Kátia Mello: Só pra acrescentar a isso eu gostaria de saber... Porque tem o chamado state of mind, que é como as pessoas pensam. Então, imagino que depois de 350 anos as pessoas não mudaram o jeito de pensar de uma hora pra outra. Como é que se trata, no governo, das escolas aonde agora vão negros e brancos e todos estudam juntos? Imagino que tenha uma série de problemas também em relação a isso na prática.

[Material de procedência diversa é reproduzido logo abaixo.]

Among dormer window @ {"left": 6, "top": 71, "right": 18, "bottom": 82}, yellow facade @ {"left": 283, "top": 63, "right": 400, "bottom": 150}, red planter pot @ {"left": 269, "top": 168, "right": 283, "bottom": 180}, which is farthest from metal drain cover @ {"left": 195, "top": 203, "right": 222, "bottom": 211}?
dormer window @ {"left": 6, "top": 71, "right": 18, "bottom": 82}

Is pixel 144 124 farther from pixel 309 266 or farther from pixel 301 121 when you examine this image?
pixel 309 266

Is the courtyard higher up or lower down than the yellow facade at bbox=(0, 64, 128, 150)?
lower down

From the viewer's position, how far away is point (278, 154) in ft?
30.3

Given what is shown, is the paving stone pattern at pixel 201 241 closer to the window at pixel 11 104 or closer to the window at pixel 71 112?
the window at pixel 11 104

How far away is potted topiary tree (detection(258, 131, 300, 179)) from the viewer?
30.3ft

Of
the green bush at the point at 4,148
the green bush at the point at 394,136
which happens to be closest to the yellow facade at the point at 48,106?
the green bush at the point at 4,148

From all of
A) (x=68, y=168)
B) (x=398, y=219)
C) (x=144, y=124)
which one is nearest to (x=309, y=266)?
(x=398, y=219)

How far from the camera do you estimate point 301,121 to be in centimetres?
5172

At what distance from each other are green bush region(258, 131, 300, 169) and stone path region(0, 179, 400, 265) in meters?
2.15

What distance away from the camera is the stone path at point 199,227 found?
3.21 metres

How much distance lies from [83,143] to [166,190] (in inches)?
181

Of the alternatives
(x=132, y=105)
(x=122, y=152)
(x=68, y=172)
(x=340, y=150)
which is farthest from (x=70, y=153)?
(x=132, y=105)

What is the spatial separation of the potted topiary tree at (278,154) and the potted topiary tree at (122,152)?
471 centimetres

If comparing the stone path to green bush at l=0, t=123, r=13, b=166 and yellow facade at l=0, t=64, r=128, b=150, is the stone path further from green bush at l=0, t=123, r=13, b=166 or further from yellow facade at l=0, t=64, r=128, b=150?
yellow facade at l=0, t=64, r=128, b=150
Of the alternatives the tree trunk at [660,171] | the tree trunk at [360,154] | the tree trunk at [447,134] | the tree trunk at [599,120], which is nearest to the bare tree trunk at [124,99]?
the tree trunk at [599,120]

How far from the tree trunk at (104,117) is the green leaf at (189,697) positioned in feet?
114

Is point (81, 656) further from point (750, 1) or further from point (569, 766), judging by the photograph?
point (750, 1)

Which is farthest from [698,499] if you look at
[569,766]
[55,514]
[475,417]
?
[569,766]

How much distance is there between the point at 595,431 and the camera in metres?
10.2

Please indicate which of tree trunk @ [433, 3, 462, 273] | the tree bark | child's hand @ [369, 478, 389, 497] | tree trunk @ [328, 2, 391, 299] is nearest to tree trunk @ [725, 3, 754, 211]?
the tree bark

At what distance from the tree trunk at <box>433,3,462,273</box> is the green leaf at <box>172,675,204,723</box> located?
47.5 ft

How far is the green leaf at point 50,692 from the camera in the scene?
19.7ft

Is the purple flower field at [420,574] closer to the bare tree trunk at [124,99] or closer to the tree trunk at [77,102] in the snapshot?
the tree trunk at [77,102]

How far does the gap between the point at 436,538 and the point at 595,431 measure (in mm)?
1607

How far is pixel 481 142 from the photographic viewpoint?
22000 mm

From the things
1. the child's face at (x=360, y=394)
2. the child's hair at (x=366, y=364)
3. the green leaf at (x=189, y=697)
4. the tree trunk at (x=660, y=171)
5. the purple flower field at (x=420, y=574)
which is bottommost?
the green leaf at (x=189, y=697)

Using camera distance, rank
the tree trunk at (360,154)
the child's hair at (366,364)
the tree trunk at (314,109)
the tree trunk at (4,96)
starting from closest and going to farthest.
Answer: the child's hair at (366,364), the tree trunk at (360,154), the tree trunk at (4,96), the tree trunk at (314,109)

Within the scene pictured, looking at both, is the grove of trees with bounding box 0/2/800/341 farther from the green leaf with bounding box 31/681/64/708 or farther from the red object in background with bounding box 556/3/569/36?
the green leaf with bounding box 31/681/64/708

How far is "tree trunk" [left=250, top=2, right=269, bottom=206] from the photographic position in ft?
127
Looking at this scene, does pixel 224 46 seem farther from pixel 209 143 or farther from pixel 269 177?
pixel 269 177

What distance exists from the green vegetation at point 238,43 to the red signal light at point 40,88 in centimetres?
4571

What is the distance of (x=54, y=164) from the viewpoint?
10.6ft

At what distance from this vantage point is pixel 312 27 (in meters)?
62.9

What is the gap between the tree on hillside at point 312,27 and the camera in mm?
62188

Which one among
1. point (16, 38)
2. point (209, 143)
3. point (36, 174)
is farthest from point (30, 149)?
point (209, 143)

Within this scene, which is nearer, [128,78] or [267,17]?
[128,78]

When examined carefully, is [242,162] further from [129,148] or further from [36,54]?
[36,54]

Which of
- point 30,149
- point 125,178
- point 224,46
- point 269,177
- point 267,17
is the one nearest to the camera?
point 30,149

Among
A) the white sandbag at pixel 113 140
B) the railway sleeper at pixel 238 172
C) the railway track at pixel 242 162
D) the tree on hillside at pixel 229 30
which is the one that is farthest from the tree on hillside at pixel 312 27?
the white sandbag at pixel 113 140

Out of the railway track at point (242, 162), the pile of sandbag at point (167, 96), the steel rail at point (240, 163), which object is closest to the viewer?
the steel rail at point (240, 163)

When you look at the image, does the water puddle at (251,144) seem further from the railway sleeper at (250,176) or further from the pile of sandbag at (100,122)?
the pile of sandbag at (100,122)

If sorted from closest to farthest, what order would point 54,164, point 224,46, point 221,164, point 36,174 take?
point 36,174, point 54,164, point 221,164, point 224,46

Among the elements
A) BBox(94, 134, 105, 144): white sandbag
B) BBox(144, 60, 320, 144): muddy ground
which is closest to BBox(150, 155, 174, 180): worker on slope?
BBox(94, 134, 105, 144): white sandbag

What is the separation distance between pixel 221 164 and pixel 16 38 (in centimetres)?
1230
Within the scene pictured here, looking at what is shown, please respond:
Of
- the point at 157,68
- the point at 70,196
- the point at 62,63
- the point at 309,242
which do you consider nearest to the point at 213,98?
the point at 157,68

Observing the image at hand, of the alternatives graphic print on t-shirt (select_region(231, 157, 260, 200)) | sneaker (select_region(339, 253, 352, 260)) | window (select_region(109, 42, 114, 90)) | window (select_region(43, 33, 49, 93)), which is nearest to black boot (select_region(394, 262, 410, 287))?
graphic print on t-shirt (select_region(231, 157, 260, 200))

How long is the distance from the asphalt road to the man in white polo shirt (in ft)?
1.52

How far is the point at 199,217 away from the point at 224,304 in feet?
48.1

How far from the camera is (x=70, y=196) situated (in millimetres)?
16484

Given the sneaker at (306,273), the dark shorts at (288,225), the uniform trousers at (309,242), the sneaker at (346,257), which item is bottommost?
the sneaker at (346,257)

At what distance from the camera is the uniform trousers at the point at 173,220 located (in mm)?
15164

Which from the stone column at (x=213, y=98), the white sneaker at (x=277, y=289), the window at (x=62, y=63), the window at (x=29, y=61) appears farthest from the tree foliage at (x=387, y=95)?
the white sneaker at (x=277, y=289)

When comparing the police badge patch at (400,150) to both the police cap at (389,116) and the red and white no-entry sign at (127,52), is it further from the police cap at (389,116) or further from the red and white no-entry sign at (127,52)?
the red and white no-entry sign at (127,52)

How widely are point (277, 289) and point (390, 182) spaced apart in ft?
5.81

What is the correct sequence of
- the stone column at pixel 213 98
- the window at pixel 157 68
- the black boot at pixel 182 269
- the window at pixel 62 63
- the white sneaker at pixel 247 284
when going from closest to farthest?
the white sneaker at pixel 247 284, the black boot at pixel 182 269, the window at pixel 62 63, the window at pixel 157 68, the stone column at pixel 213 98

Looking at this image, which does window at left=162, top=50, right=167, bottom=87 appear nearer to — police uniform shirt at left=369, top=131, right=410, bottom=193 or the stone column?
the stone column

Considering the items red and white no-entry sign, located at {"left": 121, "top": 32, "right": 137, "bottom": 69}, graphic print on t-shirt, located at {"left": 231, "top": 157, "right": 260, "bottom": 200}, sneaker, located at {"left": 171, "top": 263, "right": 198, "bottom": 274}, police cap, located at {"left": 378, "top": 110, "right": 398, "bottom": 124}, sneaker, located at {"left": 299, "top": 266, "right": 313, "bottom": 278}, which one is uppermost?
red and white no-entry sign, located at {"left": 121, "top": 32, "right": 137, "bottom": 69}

Mac Maharaj: Mais uma vez, vamos nos orgulhar do que nós, como seres humanos, conseguimos realizar. Criamos sistemas educacionais que podem nos ajudar a conquistar o universo e a viajar para Saturno e Plutão. Mas, ao mesmo tempo, tornamos tudo tão especializado, que mesmo um físico não é mais apenas um físico. Ele é um tipo específico de físico. E o resultado é que precisamos começar a reconhecer que nosso sistema educacional, embora tenha nos trazido tão longe, não capacita nossas crianças para serem cidadãs do século XXI. É um desafio que temos de enfrentar. Faço parte desse processo em Bennington College, por isso leciono lá. Não sou professor por formação, mas reconhecemos que não estamos produzindo o cidadão do século XXI. Esperamos continuar mudando, mas eu sei por experiência própria, tenho uma regra muito simples. Talvez, ao simplificar, você cometa grandes erros, mas a regra simples é a seguinte: não me interessa o que meus filhos pensam, o que me interessa é como eles pensam, porque, se aprenderem como pensar adequadamente, poderemos sempre debater, argumentar e acordar e chegar a uma conclusão. Mas, se aprenderem apenas em que pensar, não haverá debate. Esse é o desafio, mas não é um desafio novo na educação, foi reconhecido há muito tempo. Apenas não encontramos um meio de progredir e esse é um dos esforços que me motivam a lecionar em Bennington College. Então, mais uma vez, desculpe, não tenho uma resposta. Só tenho uma coisa a dizer: como podemos unir nossas mentes? Como podemos nos desafiar? E como podemos fazer testes para saber se estamos chegando aos resultados certos? Os políticos – e foi por isso que me aposentei após cinco anos – querem que você os julgue pelas intenções deles. Acho isso errado. Devem ser julgados pelos resultados, não pelas intenções.
Paulo Markun: Professor, nosso tempo acabou e eu queria agradecer muito a sua participação e dizer que, certamente, haveria outros pontos a serem discutidos, mas televisão é assim. Queria agradecer aos entrevistadores e aos espectadores em casa.